With switching valve (24) in its first position, supply fluid is directed to the first driveline (30), as shown in FIG. 7. Pressure on port 2 of the first QEV (60) causes the valve to allow communication between the first driveline (30) and fluid chamber (20), because port 1 of the first QEV is connected to the exhaust (28), which by definition is at a lower pressure. Thus, port 1 of the first QEV (60) is blocked. Simultaneously, the second driveline (31) is blocked at valve (24) but the second flow restrictor (42) allows pressure of the second driveline (31) to bleed off and equalize with the lower pressure exhaust (28). Because the second chamber (22) is still at a higher pressure than the second driveline (31), it activates the pilot on the second QEV (62) and allows communication between port 1 and port 3. This allows the second chamber (22) to exhaust.
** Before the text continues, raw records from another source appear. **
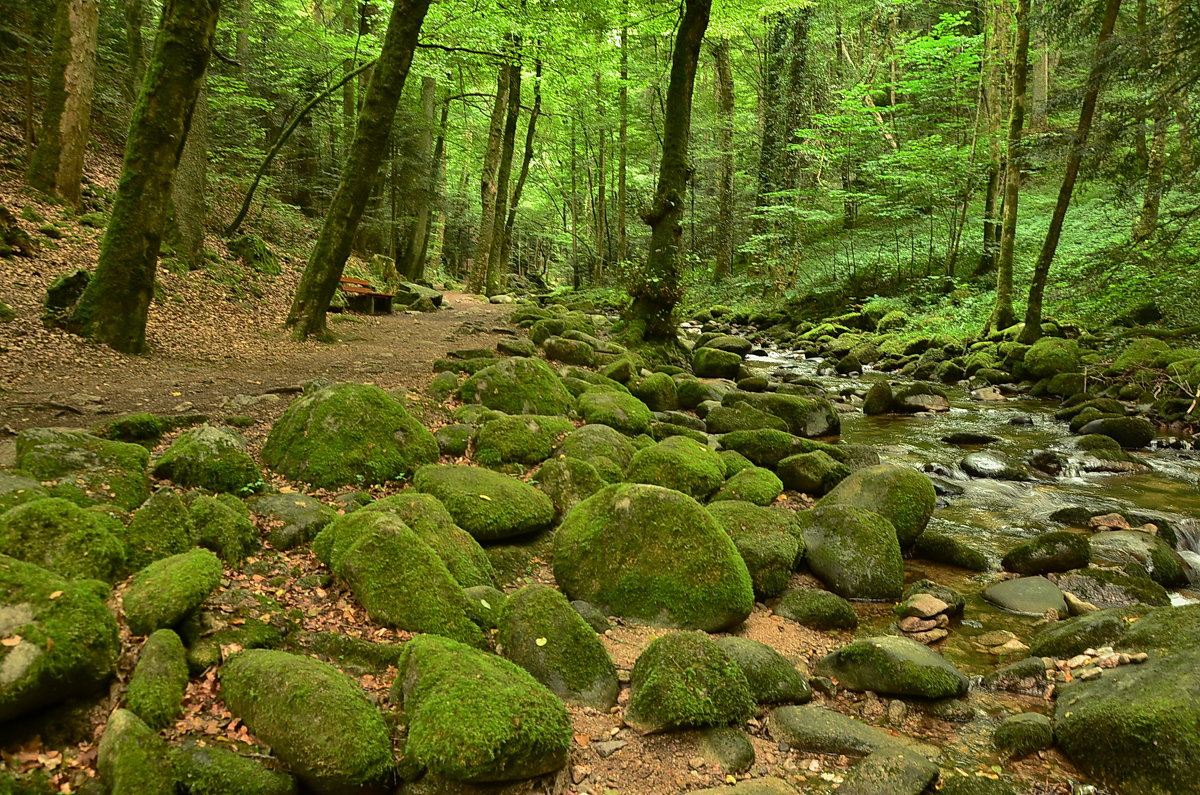 В лесу - Николай Танаев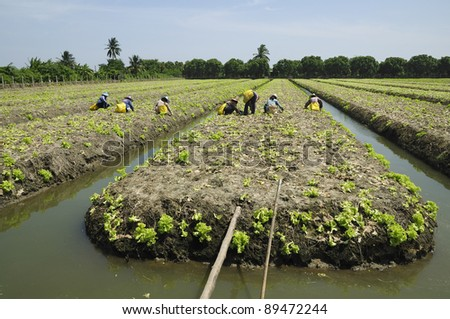 Green Lettuce growing and native farmers working in the field, Thailand traditional farming - wide angle view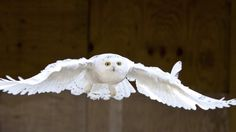 A snowy owl in flight. This week, CBC TV's The Nature of Things explores owls and introduces passionate owl experts along the way. Mother Goose Parade, Lechuza Tattoo, Whisky Jack, Gray Jay, Amazon Parrot, Black Capped Chickadee, Great Horned Owl, Snowy Owl, Face Off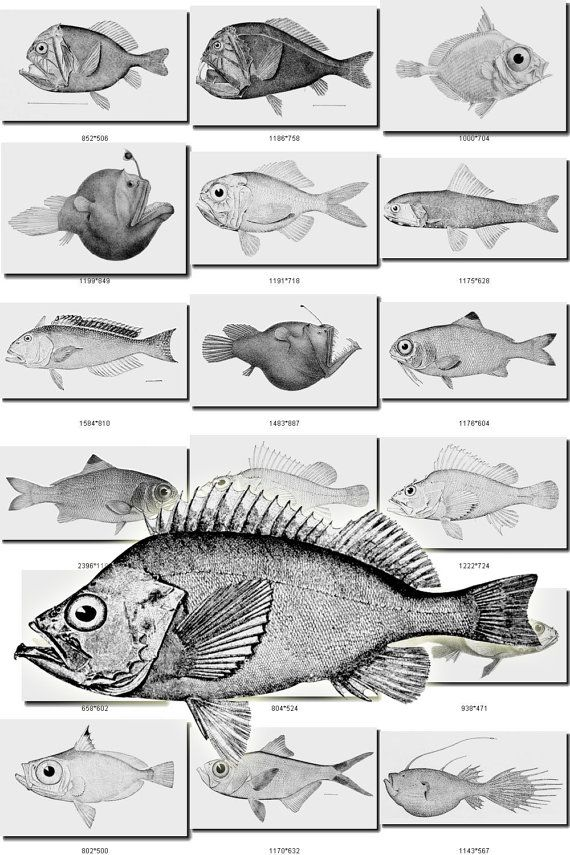 FISHES-11-bw Collection of 430 black-and-white vintage images pictures High resolution digital download printable water sea animals 300dpi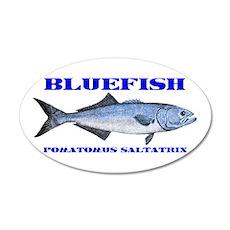 Bluefish - Potamus Saltatrix 22x14 Oval Wall Peel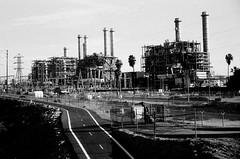 (Casey Lombardo) Tags: blackandwhite bw film industrial longbeach grainy refinery ilford yashica longbeachca filmgrain yashicaelectro35 refineries filmphotography yashicaelectro sfx200 ilfordsfx200 ilfordfilm bwfp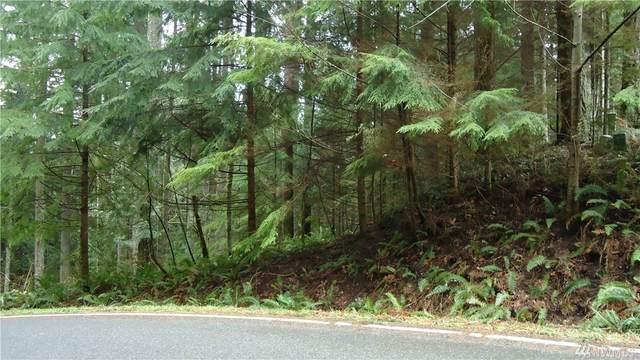5 Pinto Creek Lane, Bellingham, WA 98229 (#1566535) :: Mosaic Realty, LLC
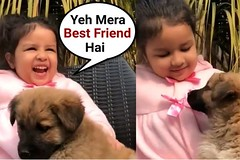 MS Dhoni Daughter Ziva Dhoni Playing With Puppy Video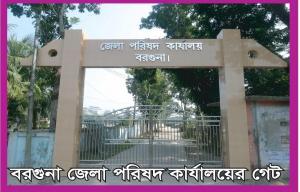 ZP gate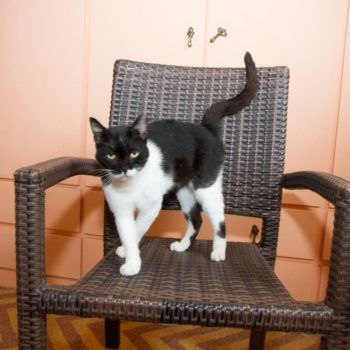 A black and white cat is sitting on a chair looking mysteriously into the camera.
As will be appreciated by those skilled in the art, when the switching valve is in its second position, the high and low pressure sides of the exhaust circuit reverse.

In one embodiment, a check valve (64) may be provided in the exhaust circuit, in order to prevent interference from the high pressure driveline with the operation of the low pressure QEV.

Claims

1. A control system for a reciprocating device, the control system comprising: (a) a switching valve having a fluid supply inlet, an exhaust outlet, a first drive line, and a second drive line, wherein the valve may alternate between a first position wherein the fluid supply inlet is connected to the first drive line and a second position wherein the fluid supply inlet is connected to the second drive line;(b) means for alternating the valve from the first position to the second position;(c) a reciprocating device that is operable to move in a first direction due to fluid pressure in the first drive line and a second, opposed, direction due to fluid pressure in the second drive line;(d) an exhaust circuit providing fluid communication between the first drive line, the second drive line and the exhaust outlet, wherein said exhaust circuit comprises a first flow restrictor disposed between the first drive line and the exhaust outlet, and a second flow restrictor disposed between the second drive line and the exhaust outlet.

2. The control system of claim 1 wherein the exhaust circuit comprises a “T” fitting connecting the first and second flow restrictors and the exhaust outlet.

3. The control system of claim 1 or 2 wherein the exhaust circuit further comprises an “&” logic valve, which selectively connects the first driveline to the exhaust, when the pressure in the first driveline is lower than the pressure in the second driveline, and selectively connects the second driveline to the exhaust, when the pressure in the second driveline is lower than the pressure in the first driveline.

4. The control system of claim 1 or 2, wherein the exhaust circuit further comprises a first quick exhaust valve which selectively connects the first driveline to the exhaust when the pressure in the second driveline is higher than the pressure in the first driveline, and a second quick exhaust valve, which functions oppositely to the first quick exhaust valve.

5. The control system of claim 3 wherein the “&” logic valve comprises a poppet and sleeve disposed within a valve manifold, wherein the poppet is slidably moveable within the sleeve to align ports connected to the first driveline, the second driveline and the exhaust.

6. The control system of claim 4 wherein one or both of the first and second quick exhaust valves comprises an “OR” logic valve.

7. The control system of claim 6 wherein the “OR” logic valve comprises a shuttle valve.